John Keats’s Porridge: The Favorite Recipes of Beloved Poets
What simple dishes reveal about the complexities of poetry as a creative act of constant transformation.
By Maria Popova
The relationship between food and literature seems to be an enduring one, from literary parodies of recipes to meals from famous fiction. In late April of 1973, poet and self-taught chef Victoria McCabe decided to formalize the relationship and mailed form letter requests to 250 of the era’s leading poets, asking them to share their favorite recipes. Some 150 replied, 117 of whom made it into John Keats’s Porridge: Favorite Recipes of American Poets (public library) — a tiny yet enormously delightful little cookbook spanning everything from Edward Abbey’s Hardcase Survival Pinto Bean Sludge to Claire McAllister’s Baked Stuffed Sweet Oranges. Only about half a dozen of the recipes were written in verse, at least half “were chosen for their ability to keep a poor poet full for a long time without putting too large a dent in the pocketbook,” and all were tested by McCabe, her husband, and their friends.
Allen Ginsberg offers his uncompromising borscht recipe:
Boil 2 big bunches of chopped beets and beet greens for one hour in two quarts of water with a little salt and a bay leaf, an one cup of sugar as for lemonade. When cooked, add enough lemon to balance the sugar, as for lemonade (4 or 5 lemons or more).
Icy chill; serve with hot boiled potatoes on side and a dollop of sour cream in the middle of red cold beet soup. On side also: spring salad (tomatoes, onions, lettuce, radishes, cucumbers).

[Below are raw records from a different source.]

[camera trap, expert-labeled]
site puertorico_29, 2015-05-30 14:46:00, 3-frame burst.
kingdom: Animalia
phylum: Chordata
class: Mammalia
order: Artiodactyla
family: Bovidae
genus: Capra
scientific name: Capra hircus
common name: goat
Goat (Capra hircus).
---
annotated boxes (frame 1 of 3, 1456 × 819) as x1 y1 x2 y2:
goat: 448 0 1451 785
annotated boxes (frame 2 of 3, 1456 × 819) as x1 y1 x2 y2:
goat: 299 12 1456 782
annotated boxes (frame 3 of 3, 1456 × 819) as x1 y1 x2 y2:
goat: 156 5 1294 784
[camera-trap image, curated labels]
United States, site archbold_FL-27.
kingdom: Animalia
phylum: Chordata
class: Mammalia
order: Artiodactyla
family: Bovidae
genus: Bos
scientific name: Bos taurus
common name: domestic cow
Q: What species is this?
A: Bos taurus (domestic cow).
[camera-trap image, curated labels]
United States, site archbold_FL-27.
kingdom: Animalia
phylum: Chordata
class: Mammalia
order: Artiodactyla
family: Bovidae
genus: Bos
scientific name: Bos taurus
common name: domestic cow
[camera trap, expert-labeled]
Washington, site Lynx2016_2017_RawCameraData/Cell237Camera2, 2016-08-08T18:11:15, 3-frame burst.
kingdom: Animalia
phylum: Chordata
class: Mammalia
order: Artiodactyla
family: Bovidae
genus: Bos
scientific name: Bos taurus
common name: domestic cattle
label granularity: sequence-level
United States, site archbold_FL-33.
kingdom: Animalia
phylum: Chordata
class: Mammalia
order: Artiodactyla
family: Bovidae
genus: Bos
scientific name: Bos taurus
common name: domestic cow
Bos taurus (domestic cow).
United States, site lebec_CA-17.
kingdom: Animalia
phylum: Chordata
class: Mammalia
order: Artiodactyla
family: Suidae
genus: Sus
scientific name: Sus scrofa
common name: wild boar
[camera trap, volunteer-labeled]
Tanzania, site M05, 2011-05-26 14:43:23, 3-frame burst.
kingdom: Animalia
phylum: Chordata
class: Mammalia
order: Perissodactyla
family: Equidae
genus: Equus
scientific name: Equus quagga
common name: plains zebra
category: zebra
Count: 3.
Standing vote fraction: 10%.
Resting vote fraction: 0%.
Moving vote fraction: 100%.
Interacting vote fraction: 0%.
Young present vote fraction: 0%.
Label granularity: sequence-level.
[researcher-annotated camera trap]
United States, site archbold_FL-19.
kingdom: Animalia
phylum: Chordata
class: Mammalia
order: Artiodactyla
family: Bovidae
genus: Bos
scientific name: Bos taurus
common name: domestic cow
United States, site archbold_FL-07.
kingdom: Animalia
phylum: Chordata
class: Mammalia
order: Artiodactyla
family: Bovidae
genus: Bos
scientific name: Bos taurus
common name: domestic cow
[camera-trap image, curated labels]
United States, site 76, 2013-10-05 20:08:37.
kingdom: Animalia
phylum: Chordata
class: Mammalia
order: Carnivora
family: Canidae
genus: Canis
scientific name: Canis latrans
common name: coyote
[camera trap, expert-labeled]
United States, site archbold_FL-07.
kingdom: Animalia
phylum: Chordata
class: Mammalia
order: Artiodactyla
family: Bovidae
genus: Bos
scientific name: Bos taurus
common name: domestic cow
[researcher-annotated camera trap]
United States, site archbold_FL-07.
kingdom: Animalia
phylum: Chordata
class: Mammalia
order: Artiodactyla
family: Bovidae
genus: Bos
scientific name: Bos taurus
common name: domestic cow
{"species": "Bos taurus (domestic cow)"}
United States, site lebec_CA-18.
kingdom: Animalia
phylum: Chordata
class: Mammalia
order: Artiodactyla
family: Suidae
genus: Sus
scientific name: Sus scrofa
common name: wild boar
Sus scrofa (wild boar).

Joyce Carol Oates cooks up some disciplined Easter Anise Bread:
1 dozen eggs
1 tablespoon sugar for every egg (¾ cup)
2 cakes yeast
½ cup oil
1 cup butter
1 teaspoon orange juice
1 teaspoon lemon juice
1 teaspoon anise seed
1 pinch salt
9 cups flour
Warm milk, enough to dissolve yeast
Beat eggs; add juices, yeast, and milk and beat slightly. Mix flour, sugar, salt, and anise. Now add to liquid mixture and mix until well blended. Let rise in bowl until nearly double in size. Punch down. Let rise again. Shape into four loaves. Place in greased pans. Let rise and bake for 20-30 minutes at 350 degrees.
Muriel Rukeyser makes an irreverent Omelette Philleo:
On the side of variousness in life, this is my omelette. It is made with all the combining of egg yolks and milk (or, for weight watchers, water) beaten, and egg whites and salt, beaten; the folding, slashing, and then the variation: fill with slices of cranberry sauce for a tart and various omelette. It is named for Philleo Nash, friend, former Commissioner of Indian Affairs, and Cranberry Prince.
I do not mention my pickled watermelon rind with scotch. Nor others.
Ultimately, what John Keats’s Porridge offers, besides the promise of some filling dishes, is an apt metaphor for poetry itself — even creativity at large — as an endless cycle of borrowing, remix, and transformation. As William Cole eloquently puts it in the introduction,
It’s interesting to note that nearly ninety per cent of all the recipes submitted are either the poet’s original recipe or his variation on a standard recipe. Few poets, it would seem, are willing to claim as favorite any old run of the mill standard recipe. This is not surprising when we consider the nature of the Beast: the poet as creator, inventor, who makes out of a few necessary ingredients a magic potion.